[Excerpts of spatial question data]
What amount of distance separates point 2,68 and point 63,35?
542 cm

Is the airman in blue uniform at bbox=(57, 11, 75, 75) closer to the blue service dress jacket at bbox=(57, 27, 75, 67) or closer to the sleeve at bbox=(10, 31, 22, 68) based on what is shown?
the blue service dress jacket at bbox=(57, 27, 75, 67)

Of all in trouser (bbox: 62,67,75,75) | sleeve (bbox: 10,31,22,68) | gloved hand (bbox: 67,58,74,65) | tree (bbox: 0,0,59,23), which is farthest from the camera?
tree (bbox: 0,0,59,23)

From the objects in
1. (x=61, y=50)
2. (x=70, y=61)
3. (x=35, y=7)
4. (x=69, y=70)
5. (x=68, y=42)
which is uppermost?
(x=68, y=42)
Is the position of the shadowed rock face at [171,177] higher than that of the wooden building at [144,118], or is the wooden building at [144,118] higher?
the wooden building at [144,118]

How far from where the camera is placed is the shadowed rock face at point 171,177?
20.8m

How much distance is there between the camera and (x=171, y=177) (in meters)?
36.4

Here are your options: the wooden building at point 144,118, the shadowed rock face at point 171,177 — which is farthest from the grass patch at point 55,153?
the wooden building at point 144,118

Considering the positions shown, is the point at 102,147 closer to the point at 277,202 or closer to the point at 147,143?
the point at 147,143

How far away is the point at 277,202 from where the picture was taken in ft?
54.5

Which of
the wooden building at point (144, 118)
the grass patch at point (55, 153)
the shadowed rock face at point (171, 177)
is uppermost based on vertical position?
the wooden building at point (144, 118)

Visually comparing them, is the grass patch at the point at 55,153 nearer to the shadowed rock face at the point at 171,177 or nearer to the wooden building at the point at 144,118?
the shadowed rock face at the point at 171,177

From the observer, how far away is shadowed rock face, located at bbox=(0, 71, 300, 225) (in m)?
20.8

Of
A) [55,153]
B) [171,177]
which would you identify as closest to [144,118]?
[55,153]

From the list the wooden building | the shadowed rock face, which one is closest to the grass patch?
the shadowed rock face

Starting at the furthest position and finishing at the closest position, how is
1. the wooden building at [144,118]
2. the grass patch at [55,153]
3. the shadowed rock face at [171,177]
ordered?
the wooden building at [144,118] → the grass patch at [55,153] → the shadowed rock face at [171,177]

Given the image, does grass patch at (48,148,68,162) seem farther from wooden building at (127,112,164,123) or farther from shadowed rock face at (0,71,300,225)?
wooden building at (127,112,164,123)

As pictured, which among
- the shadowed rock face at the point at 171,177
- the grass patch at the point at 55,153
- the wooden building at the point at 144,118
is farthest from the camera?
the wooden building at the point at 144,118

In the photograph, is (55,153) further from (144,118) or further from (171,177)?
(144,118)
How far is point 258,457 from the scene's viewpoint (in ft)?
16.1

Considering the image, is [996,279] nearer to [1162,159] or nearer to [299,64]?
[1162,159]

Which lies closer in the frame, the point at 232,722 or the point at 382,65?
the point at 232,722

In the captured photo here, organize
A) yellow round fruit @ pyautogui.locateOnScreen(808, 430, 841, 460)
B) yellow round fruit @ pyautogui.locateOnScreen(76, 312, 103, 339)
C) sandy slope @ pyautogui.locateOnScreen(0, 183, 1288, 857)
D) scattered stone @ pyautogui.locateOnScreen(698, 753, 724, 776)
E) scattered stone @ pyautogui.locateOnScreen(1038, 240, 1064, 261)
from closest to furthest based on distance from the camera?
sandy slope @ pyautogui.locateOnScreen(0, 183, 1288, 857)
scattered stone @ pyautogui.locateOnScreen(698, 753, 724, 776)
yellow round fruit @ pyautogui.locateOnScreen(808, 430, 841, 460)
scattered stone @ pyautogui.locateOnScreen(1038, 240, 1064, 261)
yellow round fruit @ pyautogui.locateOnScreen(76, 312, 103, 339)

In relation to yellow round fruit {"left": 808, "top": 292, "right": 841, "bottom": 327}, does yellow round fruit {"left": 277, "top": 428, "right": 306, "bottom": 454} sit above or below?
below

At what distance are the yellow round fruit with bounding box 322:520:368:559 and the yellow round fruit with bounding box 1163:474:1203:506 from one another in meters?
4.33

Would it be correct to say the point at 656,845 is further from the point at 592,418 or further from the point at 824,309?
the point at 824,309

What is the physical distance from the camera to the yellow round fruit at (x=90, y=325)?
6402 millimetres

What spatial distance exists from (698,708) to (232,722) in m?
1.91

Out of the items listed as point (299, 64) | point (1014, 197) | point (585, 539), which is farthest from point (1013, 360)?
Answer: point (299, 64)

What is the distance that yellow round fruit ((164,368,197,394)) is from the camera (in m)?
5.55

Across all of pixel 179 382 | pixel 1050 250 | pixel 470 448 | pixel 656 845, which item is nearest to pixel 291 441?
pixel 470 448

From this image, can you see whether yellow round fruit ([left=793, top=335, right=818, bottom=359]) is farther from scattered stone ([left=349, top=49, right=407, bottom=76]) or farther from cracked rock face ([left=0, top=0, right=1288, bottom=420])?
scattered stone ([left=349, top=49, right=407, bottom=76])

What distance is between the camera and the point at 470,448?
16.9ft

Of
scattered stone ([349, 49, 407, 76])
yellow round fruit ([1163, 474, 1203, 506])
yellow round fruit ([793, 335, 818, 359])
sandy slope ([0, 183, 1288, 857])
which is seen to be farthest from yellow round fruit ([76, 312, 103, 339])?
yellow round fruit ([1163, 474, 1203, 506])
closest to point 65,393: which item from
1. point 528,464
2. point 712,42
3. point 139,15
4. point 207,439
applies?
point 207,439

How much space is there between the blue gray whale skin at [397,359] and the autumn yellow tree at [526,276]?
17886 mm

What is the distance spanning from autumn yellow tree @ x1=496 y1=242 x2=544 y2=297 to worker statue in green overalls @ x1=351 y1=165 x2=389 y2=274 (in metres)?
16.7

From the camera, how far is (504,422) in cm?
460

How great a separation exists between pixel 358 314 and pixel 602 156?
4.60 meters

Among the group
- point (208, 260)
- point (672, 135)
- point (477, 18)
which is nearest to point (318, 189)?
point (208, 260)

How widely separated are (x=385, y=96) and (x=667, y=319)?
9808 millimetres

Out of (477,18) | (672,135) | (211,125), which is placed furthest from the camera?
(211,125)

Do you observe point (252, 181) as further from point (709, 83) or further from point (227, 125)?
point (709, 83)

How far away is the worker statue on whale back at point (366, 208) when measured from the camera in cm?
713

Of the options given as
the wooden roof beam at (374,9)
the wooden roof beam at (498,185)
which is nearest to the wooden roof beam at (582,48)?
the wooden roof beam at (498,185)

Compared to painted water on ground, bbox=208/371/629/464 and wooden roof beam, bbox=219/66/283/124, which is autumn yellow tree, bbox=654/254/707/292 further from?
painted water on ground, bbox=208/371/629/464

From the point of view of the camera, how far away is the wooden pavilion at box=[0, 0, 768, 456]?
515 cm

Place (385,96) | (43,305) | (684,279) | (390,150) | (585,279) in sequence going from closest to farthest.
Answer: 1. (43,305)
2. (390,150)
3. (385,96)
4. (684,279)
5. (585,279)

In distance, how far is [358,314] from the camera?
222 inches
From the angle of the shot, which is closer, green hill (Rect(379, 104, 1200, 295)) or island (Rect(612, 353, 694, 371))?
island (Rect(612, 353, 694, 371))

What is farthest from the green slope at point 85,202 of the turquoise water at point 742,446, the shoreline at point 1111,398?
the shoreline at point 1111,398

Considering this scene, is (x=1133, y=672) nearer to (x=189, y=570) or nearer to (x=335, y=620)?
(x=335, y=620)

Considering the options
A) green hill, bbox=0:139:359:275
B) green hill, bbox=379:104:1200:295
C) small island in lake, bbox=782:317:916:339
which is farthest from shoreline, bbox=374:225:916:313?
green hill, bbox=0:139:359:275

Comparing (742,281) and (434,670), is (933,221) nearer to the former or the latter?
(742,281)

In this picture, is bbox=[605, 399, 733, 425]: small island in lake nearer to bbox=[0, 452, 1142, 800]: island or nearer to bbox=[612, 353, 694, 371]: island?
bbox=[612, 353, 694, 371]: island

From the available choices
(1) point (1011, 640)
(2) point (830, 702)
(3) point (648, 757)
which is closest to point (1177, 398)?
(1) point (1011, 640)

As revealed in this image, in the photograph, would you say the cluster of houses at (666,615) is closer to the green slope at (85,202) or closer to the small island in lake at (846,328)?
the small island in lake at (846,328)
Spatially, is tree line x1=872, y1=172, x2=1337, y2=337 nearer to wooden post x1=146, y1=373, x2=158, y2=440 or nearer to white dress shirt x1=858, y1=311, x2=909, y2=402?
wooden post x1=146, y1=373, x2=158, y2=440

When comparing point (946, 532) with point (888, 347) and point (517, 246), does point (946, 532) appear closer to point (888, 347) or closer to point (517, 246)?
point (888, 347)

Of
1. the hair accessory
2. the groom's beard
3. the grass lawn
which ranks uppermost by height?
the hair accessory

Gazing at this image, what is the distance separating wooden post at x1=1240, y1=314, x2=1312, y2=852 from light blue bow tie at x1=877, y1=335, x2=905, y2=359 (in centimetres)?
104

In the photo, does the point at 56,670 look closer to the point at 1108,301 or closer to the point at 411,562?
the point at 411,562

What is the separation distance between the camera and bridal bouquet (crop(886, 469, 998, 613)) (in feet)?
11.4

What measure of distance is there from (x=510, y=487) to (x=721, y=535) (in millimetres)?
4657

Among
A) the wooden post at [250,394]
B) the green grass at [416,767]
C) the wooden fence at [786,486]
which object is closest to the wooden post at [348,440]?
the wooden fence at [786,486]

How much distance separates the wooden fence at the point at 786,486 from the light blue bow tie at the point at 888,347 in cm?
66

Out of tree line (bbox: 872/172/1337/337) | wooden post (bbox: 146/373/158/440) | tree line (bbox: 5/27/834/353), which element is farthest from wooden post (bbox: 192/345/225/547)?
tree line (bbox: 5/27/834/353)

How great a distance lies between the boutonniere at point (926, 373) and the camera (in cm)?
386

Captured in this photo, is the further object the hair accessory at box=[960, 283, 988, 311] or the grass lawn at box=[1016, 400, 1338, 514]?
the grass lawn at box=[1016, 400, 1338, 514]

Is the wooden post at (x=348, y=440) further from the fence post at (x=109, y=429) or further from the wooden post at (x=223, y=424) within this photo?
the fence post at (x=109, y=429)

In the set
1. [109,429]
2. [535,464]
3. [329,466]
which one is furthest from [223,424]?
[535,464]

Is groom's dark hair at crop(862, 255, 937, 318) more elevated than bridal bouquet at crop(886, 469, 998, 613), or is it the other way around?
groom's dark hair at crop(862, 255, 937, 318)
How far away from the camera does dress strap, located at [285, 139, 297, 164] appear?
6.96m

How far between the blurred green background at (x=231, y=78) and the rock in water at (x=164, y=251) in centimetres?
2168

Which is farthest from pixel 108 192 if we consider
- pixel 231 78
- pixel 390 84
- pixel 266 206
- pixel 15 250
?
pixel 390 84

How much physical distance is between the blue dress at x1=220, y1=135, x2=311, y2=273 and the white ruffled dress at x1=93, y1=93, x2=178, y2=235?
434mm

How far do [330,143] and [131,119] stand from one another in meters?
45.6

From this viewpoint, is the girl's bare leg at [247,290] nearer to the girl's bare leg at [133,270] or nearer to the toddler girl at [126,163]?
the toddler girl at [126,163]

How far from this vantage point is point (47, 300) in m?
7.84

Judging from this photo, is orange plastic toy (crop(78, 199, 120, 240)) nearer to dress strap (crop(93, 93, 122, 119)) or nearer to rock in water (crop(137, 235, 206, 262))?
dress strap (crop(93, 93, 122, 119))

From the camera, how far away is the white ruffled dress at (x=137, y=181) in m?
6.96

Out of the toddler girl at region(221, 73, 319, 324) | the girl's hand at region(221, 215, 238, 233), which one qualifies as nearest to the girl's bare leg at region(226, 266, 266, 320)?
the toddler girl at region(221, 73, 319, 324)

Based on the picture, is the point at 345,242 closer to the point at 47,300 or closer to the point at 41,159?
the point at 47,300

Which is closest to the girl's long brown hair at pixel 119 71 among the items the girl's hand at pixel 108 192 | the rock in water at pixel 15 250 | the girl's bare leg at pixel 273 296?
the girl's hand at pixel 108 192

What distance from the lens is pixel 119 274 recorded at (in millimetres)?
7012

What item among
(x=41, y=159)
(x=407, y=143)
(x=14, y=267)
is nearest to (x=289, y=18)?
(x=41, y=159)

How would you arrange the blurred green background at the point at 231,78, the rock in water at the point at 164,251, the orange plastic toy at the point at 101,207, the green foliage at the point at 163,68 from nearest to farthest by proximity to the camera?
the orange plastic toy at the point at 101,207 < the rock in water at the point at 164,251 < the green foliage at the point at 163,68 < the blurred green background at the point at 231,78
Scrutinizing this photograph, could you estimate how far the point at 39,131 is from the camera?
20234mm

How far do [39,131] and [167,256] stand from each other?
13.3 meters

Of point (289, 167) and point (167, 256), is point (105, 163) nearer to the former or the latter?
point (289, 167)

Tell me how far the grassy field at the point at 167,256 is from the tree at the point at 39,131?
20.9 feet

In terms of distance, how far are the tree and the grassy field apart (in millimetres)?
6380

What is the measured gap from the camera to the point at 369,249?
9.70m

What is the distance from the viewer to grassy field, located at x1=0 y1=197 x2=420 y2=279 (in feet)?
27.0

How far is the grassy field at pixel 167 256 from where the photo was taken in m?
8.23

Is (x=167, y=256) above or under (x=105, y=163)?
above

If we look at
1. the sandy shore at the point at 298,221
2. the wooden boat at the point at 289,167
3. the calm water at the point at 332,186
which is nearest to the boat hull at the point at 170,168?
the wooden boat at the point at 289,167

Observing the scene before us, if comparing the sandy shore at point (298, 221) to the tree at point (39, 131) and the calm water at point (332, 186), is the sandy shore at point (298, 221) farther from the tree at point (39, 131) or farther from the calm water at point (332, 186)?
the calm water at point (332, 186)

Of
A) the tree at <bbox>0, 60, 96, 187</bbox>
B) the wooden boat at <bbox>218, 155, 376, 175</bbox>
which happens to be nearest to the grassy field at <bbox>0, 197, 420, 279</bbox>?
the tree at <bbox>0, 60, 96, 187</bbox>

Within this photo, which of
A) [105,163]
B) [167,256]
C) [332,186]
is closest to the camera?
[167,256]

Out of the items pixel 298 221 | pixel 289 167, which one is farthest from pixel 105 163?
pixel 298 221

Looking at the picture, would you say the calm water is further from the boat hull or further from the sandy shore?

### WORK INSTRUCTIONS:
Copy word for word the lines of the material from the line with "In the captured photo here, organize" up to and including the line with "D) scattered stone".

### RESULT OF THIS EXERCISE:
In the captured photo here, organize
A) yellow round fruit @ pyautogui.locateOnScreen(808, 430, 841, 460)
B) yellow round fruit @ pyautogui.locateOnScreen(76, 312, 103, 339)
C) sandy slope @ pyautogui.locateOnScreen(0, 183, 1288, 857)
D) scattered stone @ pyautogui.locateOnScreen(698, 753, 724, 776)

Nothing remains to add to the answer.